Better minds than mine will explain the reasons for this, but I suspect it’s a combination of three things:

  • Lack of investment. Libraries become shabbier, offer fewer exciting, new things and become less attractive places to visit.
  • Competition. It’s very easy to download a book from Amazon or a free classic from Project Gutenberg.
  • Lack of direction. What are libraries for now? Should they be a place where you can find texts, or are they ‘third spaces’? A combination? And what does either mean in these times?

These factors affect each other. It’s difficult to come up with a ‘vision’ for libraries while the service is being cut.

On the plus side (maybe) visits to library websites are up. In 2005–06 8.9% of the public visited a library website. In 2012–13 the figure stood at 16.9%.

This is a somewhat murky figure – it doesn’t seem that high to me – although the report describes it as “a significant increase”. I suspect Amazon’s visitor figures are slightly more impressive.

Nonetheless, there’s a trend here. Less people are visiting libraries, more people are visiting library websites.

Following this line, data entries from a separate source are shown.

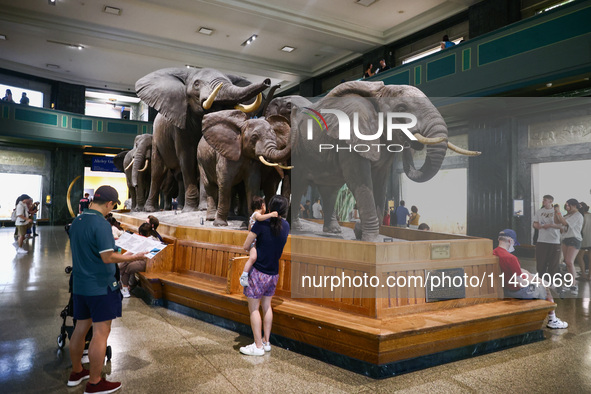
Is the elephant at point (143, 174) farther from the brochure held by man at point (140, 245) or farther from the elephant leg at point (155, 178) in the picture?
the brochure held by man at point (140, 245)

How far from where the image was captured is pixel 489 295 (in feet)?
13.0

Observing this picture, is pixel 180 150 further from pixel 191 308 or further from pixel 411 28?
pixel 411 28

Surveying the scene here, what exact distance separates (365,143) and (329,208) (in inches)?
31.5

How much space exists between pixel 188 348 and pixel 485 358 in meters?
2.55

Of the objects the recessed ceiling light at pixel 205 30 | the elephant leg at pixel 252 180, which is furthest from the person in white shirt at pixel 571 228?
the recessed ceiling light at pixel 205 30

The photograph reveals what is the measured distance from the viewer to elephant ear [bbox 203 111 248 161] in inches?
206

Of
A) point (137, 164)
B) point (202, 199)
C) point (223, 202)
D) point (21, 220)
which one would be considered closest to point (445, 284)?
point (223, 202)

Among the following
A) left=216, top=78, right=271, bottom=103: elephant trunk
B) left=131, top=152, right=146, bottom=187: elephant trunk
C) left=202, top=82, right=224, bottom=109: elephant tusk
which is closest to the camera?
left=216, top=78, right=271, bottom=103: elephant trunk

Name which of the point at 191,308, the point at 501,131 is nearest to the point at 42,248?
the point at 191,308

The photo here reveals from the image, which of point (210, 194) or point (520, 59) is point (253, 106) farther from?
point (520, 59)

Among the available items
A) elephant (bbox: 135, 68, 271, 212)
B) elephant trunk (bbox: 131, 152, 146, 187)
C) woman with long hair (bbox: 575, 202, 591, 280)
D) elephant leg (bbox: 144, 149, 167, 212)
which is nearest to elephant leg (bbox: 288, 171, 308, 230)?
elephant (bbox: 135, 68, 271, 212)

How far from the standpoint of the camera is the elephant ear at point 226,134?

Who’s thinking about library websites?

Apart from me, obviously :-)

If more people are visiting library websites this is good news for the library service and the public. Whether you borrow a physical or virtual book, you’ll still read the thing.

Yet how much effort is put into the website ‘vision’? While Manchester and Birmingham build awesome new libraries, their websites remain dire: splintered, unfriendly, difficult to use. A joke compared to Amazon and Google.

The most important functions of a library website are to search, reserve and download books. Yet catalogue searches are literal, frustrating experiences, light years behind Google, Amazon et al .

The ebook service has been outsourced with nary a thought – the biggest ebook provider isn’t even based in the UK, while catalogues sit in several separate places, away from the library’s website. You can’t download a UK library book to a Kindle.

Maybe that’s why there’s only been an 8% increase. It makes perfect sense that more people use library websites – but the increase should be in three figures.